Les limites de l'indignation. La révolution commence-t-elle à Bure ? (2017)
Parler de Bure


Une édition électronique réalisée à partir du livre de Jan SPURK, Les limites de l'indignation. La révolution commence-t-elle à Bure ? Vulaines sur Seine, France: Les Éditions du Croquant, 2017, 189 pp. Livre publié avec le concours du CNRS. Une édition numérique réalisée avec le concours de Pierre Patenaude, professeur de français à la retraite et écrivain, Chambord, Lac Saint-Jean, Québec. [Autorisation de l'auteur reconfirmée le 2 décembre 2021 de diffuser ce livre en libre accès dans Les Classiques des sciences sociales.]

[13]

Les limites de l’indignation.
La révolution commencera-t-elle à Bure ?

Parler de Bure

Chez toi, l’indignation de l’injustice a été primaire. Sa transformation en compréhension des méfaits antagonistes, surtout la réflexion sur une praxis qui devrait être explicitement une théorie, t’a poussé vers la philosophie en rompant sans ambiguïté avec l’idéologie.
Theodor W. Adorno à Max Horkheimer

Le projet Centre Industriel de stockage Géologique (Cigéo) à Bure est d’une énorme importance économique et politique pour la filière nucléaire et énergétique en France. Il fait partie des projets industriels les plus importants du pays. C’est de cette implantation et du conflit que ce projet provoque depuis 25 ans qu’il est question dans ce livre. À Bure, un projet industriel mené selon des critères rationnels de la gouvernance s’affronte à l’indignation des opposants à ce projet qui débordent largement le petit village de Bure.
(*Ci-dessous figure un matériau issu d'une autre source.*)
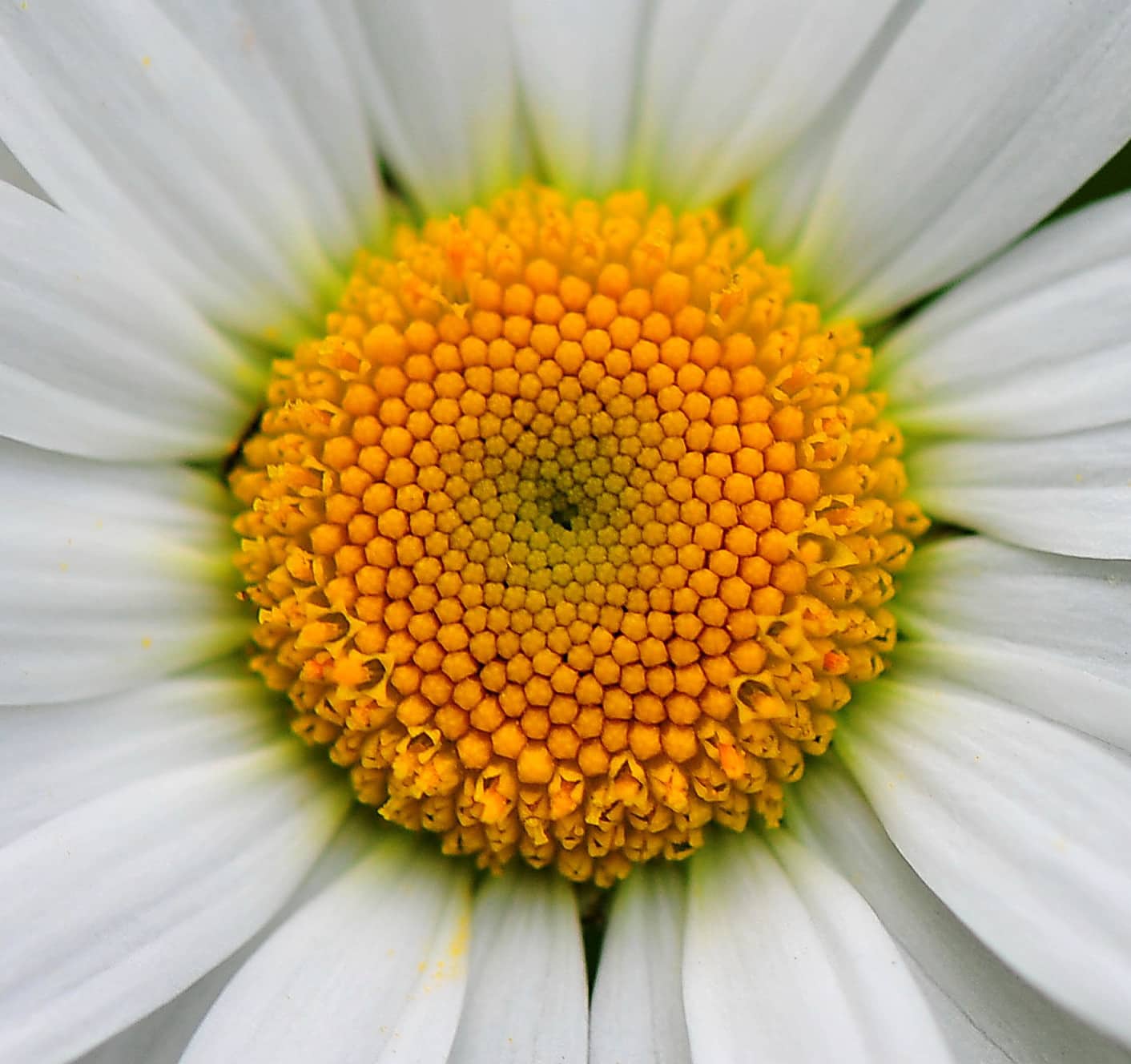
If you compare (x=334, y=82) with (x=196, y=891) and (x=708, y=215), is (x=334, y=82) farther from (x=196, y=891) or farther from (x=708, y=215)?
(x=196, y=891)

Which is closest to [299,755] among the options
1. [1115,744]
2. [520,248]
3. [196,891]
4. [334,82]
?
[196,891]

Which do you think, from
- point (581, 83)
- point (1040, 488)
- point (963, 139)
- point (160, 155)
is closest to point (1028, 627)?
point (1040, 488)

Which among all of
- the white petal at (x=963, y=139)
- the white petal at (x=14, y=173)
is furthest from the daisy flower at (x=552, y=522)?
the white petal at (x=14, y=173)

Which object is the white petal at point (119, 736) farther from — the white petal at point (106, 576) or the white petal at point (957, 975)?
the white petal at point (957, 975)

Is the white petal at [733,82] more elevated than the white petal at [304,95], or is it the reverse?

Ce conflit n’a certainement pas (encore) la même couverture médiatique et pas la même importance politique que le conflit autour du projet du futur aéroport de Nantes à Notre-Dame-des-Landes. Cependant, Bure est une affaire publique. Grâce aux médias et sans être un « spécialiste du nucléaire » ou un militant écologiste acharné, on a une (vague) idée de ce qui se passe à Bure. Bure, Notre-Dames-des Landes, Sivens, l’EPR de Flamanville... semblent si proches.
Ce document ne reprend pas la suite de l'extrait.